Personal information
- Full name: Robert Isidor Lipp
- Date of birth: July 10, 1970 (age 56)
- Place of birth: St. Louis, Missouri, U.S.
- Height: 6 ft 0 in (1.83 m)
- Positions: Forward; defender;

Youth career
- 1988: Metro State College
- 1989–1992: Colorado College

Senior career*
- Years: Team / Apps / (Gls)
- 1993–1997: Colorado Foxes
- Colorado Comets

= Robert Lipp =

American soccer player

Robert Lipp is an American retired soccer player who played professionally in the American Professional Soccer League and USISL.

==Youth==
Lipp was a 1987 NSCAA High School All American soccer player and a 1988 Gatorade Player of the Year at Rocky Mountain High School.
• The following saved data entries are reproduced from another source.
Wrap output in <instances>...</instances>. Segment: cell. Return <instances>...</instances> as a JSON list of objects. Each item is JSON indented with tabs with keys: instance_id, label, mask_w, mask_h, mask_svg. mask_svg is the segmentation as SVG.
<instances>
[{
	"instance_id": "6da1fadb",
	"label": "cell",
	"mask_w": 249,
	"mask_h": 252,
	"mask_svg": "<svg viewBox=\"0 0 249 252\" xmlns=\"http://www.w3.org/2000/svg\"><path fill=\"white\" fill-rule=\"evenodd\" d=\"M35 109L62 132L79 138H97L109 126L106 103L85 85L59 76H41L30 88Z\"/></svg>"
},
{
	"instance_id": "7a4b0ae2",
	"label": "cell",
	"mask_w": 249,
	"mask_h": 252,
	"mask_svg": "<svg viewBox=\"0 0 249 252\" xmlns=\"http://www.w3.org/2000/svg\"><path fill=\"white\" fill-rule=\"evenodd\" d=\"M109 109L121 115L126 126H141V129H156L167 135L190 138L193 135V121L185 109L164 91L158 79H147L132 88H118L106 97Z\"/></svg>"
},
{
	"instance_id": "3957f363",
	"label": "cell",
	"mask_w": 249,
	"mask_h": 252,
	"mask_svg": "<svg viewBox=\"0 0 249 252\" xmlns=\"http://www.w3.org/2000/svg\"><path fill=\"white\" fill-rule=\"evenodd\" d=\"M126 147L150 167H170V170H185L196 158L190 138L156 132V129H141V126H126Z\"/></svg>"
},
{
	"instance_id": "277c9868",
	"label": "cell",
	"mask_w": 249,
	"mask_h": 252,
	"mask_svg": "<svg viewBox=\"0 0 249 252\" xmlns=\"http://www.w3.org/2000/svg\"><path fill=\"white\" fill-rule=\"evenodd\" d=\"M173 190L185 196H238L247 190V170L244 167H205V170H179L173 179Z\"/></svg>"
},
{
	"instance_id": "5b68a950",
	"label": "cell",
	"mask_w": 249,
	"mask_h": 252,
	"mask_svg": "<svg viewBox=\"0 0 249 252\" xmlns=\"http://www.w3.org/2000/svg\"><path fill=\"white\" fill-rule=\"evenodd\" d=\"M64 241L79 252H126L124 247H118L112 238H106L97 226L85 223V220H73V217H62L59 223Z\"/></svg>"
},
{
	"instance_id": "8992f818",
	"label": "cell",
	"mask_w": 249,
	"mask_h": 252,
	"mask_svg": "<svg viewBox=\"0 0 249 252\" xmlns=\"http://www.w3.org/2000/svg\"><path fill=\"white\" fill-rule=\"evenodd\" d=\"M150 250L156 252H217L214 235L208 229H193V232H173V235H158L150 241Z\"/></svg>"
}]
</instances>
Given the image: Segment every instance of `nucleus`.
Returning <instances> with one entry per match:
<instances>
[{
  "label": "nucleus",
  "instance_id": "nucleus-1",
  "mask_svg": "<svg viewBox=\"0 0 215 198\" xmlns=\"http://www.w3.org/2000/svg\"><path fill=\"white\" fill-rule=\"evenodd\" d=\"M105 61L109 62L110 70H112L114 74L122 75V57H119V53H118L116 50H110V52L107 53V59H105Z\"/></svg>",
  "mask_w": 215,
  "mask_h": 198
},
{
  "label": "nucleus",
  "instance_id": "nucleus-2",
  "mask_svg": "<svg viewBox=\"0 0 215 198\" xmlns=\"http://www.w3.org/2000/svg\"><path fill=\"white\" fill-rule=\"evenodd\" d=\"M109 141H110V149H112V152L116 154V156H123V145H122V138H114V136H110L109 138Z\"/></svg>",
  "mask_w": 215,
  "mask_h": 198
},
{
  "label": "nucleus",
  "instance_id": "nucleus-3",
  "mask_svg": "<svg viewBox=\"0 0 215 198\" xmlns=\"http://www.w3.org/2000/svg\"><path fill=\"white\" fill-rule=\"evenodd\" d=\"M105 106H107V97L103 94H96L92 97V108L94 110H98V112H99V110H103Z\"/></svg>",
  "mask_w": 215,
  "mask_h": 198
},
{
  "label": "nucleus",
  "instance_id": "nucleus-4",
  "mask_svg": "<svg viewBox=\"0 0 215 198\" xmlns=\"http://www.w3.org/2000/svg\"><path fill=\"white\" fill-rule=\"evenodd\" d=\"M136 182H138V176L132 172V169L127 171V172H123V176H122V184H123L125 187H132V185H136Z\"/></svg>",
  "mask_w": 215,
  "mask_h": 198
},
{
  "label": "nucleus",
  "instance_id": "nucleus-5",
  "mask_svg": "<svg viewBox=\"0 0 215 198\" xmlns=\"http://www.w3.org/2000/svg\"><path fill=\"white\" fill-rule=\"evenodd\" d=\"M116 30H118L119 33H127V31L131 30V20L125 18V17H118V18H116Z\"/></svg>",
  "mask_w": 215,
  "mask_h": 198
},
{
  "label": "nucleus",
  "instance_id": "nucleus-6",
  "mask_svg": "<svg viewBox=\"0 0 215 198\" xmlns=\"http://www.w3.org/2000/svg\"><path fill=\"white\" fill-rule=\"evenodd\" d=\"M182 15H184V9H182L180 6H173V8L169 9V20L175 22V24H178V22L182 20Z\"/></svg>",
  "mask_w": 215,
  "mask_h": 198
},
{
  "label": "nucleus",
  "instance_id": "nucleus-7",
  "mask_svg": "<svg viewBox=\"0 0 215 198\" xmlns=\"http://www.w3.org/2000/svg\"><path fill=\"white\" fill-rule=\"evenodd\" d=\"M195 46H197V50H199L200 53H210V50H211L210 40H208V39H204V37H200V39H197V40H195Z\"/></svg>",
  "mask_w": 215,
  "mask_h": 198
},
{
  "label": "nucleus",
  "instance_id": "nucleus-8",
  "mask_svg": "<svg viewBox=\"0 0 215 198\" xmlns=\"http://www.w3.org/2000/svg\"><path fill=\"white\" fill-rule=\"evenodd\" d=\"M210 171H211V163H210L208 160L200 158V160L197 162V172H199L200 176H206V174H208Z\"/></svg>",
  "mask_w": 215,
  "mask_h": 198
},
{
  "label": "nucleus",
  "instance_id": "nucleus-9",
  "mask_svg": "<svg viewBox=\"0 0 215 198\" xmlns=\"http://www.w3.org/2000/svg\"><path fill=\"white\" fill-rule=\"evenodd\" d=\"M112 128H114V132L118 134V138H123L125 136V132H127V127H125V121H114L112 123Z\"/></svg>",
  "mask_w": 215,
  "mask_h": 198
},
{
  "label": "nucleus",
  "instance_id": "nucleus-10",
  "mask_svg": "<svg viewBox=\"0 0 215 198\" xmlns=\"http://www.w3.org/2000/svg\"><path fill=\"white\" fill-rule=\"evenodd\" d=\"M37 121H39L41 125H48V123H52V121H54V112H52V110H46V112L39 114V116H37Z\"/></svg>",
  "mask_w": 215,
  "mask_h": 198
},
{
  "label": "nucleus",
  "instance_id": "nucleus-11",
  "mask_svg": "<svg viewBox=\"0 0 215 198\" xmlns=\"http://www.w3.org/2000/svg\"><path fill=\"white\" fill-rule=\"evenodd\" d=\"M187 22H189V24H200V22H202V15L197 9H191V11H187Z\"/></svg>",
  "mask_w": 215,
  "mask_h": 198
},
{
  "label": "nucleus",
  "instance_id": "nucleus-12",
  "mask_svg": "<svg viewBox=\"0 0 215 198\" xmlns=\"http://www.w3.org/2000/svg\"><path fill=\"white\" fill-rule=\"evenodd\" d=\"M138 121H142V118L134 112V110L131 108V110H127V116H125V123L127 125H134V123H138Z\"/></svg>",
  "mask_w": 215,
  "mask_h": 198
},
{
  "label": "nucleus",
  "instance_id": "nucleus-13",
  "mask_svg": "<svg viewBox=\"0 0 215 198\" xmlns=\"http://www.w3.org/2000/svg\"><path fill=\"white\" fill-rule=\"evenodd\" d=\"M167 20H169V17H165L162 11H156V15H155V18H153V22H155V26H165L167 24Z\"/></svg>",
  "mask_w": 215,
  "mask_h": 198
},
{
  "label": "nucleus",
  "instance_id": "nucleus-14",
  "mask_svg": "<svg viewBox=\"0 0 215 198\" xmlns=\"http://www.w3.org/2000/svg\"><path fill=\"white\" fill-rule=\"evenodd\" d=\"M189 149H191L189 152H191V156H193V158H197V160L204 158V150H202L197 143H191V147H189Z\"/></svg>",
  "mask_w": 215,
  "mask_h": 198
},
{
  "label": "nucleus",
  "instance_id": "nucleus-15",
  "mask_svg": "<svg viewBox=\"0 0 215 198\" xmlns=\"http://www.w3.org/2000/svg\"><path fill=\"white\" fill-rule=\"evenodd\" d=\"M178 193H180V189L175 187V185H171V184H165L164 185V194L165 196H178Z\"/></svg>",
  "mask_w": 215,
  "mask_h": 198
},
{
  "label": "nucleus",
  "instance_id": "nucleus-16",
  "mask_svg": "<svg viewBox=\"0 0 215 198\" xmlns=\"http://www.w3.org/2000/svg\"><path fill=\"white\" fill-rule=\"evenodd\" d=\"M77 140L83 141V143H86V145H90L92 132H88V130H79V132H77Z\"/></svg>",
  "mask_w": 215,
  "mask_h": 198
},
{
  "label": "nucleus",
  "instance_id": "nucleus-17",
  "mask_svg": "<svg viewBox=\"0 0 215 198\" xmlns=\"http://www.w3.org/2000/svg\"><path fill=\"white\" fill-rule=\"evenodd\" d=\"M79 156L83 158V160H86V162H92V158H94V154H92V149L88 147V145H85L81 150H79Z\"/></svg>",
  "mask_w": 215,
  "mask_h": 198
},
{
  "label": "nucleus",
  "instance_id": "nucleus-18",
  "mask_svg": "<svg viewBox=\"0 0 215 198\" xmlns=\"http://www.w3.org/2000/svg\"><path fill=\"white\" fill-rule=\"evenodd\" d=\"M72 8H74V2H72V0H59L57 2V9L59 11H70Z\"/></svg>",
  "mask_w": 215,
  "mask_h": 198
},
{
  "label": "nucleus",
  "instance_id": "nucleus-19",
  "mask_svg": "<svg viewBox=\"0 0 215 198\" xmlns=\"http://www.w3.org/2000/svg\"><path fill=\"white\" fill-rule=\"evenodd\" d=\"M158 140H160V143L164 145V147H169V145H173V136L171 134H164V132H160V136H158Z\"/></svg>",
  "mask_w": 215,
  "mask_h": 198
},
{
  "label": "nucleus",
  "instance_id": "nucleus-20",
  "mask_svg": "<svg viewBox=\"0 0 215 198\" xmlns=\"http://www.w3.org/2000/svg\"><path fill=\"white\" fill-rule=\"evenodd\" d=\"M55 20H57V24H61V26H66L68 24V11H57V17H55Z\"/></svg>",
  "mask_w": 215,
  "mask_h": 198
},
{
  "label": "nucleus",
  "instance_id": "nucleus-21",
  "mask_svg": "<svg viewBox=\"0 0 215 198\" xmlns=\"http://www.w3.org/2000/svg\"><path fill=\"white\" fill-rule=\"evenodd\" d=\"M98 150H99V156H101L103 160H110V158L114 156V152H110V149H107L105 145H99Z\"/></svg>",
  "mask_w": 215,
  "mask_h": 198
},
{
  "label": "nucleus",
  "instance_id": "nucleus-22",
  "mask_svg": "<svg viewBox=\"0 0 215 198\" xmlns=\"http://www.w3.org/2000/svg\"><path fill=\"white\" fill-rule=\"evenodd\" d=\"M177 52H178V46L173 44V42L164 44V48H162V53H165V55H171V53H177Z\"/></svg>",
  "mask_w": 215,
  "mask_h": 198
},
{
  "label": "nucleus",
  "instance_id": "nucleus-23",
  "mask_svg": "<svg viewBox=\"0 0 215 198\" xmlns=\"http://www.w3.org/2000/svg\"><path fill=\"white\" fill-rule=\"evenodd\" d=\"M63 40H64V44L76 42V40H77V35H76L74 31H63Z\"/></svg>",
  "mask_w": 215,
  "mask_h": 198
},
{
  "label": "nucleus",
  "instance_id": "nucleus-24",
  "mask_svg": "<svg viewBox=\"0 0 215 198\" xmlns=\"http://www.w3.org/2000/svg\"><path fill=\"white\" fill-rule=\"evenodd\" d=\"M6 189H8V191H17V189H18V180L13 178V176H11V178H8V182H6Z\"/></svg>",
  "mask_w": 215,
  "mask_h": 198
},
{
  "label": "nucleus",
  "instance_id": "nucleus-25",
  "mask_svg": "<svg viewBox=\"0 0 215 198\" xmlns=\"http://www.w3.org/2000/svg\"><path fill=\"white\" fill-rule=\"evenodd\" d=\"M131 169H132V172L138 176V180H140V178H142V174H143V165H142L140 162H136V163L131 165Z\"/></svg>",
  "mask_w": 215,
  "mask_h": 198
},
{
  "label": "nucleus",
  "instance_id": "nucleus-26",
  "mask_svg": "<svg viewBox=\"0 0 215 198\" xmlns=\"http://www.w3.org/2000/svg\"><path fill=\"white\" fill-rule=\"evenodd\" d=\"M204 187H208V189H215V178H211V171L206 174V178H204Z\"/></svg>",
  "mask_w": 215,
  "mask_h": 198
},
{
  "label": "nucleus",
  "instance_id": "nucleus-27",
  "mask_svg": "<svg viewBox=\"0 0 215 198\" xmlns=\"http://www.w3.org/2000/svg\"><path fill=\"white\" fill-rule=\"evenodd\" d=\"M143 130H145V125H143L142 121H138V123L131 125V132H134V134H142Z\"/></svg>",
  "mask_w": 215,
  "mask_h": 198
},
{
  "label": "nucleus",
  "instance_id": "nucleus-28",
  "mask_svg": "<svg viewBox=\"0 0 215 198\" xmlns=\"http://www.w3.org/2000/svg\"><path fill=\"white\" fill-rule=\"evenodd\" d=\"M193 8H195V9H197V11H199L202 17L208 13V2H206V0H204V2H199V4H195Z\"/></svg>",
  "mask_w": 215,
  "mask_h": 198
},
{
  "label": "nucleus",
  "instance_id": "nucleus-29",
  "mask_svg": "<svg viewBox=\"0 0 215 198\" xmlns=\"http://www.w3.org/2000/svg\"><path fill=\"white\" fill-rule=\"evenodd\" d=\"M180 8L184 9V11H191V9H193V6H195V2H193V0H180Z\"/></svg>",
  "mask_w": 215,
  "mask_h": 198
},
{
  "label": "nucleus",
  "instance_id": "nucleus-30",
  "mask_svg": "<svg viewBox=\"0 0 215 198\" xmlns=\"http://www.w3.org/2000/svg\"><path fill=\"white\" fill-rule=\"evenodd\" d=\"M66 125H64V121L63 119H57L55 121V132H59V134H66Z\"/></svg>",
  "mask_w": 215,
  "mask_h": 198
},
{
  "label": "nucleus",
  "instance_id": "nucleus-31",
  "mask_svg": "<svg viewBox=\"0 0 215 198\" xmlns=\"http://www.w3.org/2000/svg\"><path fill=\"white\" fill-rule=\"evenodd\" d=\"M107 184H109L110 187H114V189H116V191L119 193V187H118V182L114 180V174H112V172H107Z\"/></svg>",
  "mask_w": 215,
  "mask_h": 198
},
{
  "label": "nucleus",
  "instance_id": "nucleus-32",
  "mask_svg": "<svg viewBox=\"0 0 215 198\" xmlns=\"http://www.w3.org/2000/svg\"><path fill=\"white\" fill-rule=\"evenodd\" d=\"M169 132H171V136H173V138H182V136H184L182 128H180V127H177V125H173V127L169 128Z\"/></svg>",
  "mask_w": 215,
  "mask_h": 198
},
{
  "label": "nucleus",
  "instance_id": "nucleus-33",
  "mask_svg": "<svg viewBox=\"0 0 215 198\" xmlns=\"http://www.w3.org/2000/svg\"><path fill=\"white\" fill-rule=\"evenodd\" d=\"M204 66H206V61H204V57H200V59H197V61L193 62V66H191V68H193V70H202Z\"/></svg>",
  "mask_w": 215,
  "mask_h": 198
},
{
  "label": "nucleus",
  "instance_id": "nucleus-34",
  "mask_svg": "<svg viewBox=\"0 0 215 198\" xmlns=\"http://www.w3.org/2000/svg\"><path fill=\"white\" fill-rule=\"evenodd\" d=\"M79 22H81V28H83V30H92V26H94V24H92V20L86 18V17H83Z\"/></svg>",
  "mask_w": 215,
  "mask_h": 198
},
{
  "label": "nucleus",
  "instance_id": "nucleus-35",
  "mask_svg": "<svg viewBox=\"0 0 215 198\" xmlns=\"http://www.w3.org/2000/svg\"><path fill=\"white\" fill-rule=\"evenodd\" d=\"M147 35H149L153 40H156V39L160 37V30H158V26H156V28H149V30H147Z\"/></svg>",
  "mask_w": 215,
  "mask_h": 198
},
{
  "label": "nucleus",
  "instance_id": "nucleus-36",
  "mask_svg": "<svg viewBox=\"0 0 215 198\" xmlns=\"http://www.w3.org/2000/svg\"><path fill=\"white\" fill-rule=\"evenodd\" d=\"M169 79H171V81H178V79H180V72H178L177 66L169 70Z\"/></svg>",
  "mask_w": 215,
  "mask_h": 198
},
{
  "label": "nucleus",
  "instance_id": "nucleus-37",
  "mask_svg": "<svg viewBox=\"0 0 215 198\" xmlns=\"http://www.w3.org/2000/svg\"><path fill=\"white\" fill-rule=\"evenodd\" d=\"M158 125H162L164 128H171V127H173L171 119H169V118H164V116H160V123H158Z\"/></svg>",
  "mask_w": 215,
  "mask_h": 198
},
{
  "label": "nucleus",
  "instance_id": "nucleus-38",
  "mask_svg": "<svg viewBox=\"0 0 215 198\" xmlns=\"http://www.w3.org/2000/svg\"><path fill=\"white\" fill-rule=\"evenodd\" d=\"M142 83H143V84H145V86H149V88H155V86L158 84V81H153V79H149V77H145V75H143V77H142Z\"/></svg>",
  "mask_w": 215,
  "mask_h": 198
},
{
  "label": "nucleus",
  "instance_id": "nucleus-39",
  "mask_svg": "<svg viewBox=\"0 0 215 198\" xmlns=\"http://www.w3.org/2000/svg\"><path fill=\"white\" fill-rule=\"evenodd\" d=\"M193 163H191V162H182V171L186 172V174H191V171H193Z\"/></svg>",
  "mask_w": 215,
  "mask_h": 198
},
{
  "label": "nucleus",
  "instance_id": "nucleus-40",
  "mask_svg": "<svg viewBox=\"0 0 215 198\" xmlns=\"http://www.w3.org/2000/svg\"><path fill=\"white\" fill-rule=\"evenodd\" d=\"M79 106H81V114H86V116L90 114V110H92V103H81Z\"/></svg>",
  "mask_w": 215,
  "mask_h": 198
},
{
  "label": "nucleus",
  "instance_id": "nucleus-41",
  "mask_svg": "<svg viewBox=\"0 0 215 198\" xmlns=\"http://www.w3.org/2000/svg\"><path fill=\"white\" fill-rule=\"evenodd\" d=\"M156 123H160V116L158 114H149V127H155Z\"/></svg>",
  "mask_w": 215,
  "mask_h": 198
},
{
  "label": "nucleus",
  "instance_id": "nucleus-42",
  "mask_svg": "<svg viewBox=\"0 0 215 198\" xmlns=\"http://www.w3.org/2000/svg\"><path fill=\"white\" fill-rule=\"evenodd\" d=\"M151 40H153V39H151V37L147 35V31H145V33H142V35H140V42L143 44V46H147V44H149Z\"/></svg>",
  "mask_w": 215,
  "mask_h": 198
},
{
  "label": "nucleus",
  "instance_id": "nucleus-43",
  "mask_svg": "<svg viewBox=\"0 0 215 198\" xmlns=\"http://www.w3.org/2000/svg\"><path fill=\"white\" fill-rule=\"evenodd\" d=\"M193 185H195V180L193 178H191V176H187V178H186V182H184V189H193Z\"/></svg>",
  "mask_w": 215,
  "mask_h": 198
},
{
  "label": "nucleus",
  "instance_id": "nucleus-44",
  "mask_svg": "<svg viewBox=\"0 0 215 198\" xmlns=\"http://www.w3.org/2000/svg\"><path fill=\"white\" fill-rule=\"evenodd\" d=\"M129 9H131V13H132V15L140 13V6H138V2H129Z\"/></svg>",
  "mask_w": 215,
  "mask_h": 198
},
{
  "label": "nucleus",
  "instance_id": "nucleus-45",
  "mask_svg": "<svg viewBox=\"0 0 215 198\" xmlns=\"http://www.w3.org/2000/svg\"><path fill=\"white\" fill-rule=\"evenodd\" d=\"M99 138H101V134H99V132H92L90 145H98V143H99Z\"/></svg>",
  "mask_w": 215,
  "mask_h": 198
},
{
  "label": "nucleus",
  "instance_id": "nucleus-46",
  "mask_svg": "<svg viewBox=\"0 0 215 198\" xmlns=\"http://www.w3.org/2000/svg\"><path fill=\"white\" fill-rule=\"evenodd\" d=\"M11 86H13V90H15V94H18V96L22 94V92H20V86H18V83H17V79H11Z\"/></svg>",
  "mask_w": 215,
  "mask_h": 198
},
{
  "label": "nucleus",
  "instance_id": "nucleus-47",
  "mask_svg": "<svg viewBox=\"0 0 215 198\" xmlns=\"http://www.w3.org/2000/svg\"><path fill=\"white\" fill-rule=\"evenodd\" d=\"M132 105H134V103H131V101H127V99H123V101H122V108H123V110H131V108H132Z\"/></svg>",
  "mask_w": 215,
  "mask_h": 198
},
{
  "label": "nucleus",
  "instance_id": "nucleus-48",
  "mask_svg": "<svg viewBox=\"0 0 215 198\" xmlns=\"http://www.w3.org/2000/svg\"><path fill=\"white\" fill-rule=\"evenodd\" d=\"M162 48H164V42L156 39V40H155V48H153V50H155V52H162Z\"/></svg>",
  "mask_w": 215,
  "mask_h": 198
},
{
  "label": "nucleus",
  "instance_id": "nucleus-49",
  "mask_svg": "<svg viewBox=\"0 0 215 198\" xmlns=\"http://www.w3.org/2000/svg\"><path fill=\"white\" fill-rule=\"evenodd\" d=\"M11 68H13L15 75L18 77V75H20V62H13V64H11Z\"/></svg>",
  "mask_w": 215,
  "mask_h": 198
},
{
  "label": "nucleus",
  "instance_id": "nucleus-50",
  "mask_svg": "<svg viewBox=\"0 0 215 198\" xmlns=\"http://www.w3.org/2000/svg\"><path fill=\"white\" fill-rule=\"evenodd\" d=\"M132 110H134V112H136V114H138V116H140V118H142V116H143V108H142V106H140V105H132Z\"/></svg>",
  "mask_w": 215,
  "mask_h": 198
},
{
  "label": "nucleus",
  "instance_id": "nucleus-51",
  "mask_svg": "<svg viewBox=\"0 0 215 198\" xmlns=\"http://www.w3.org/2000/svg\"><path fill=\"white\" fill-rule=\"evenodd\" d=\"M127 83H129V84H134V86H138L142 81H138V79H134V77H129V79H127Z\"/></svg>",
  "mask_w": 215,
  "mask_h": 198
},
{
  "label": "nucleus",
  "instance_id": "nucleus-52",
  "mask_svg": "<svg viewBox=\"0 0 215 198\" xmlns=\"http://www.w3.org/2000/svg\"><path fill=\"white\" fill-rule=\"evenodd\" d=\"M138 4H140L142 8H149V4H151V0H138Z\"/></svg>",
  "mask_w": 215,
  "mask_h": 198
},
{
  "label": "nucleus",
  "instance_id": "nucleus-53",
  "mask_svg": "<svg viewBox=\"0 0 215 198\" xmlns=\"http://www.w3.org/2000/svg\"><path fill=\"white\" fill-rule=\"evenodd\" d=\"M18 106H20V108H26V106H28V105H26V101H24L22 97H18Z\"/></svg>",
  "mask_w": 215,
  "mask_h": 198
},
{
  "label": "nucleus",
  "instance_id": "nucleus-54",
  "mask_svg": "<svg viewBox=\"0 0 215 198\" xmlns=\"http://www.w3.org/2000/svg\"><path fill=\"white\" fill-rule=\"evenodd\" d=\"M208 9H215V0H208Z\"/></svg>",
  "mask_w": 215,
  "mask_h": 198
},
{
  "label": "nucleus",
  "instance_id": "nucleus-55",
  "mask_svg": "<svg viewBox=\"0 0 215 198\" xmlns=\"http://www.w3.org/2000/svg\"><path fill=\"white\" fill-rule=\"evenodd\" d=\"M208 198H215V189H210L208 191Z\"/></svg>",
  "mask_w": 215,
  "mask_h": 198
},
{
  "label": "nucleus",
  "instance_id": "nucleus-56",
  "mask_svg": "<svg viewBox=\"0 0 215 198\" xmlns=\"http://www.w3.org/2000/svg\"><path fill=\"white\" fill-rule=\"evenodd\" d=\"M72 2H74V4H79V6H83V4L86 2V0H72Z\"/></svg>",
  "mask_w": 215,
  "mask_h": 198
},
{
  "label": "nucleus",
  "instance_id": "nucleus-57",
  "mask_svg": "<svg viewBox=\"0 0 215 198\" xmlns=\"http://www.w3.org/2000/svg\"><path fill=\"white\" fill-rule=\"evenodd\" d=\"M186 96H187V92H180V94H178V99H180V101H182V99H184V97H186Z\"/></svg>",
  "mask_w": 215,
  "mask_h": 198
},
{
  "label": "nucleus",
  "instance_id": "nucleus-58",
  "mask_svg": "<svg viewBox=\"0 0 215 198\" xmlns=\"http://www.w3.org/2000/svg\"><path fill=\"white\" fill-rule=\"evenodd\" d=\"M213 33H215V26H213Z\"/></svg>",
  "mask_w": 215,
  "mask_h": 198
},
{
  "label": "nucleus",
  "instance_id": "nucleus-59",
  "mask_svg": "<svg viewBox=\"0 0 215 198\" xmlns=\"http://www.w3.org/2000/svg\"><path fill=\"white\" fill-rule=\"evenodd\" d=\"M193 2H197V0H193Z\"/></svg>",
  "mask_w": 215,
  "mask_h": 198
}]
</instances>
Lipp spent the 1988 collegiate season with Metro State College. He transferred to Colorado College where he was a 1992 Third Team All American.

==Professional==
In April 1993, Lipp turned professional with the Colorado Foxes of the American Professional Soccer League. He played for the Foxes through the 1996 season, but broke his right leg in a June 1996 game with the Seattle Sounders. Lipp was also drafted by the St. Louis Ambush in the 1993 National Professional Soccer League draft. The Ambush traded his rights to the Wichita Wings, but a hamstring injury suffered during the Foxes season led to the Wings not signing Lipp.

He also played for the Colorado Comets of the USISL.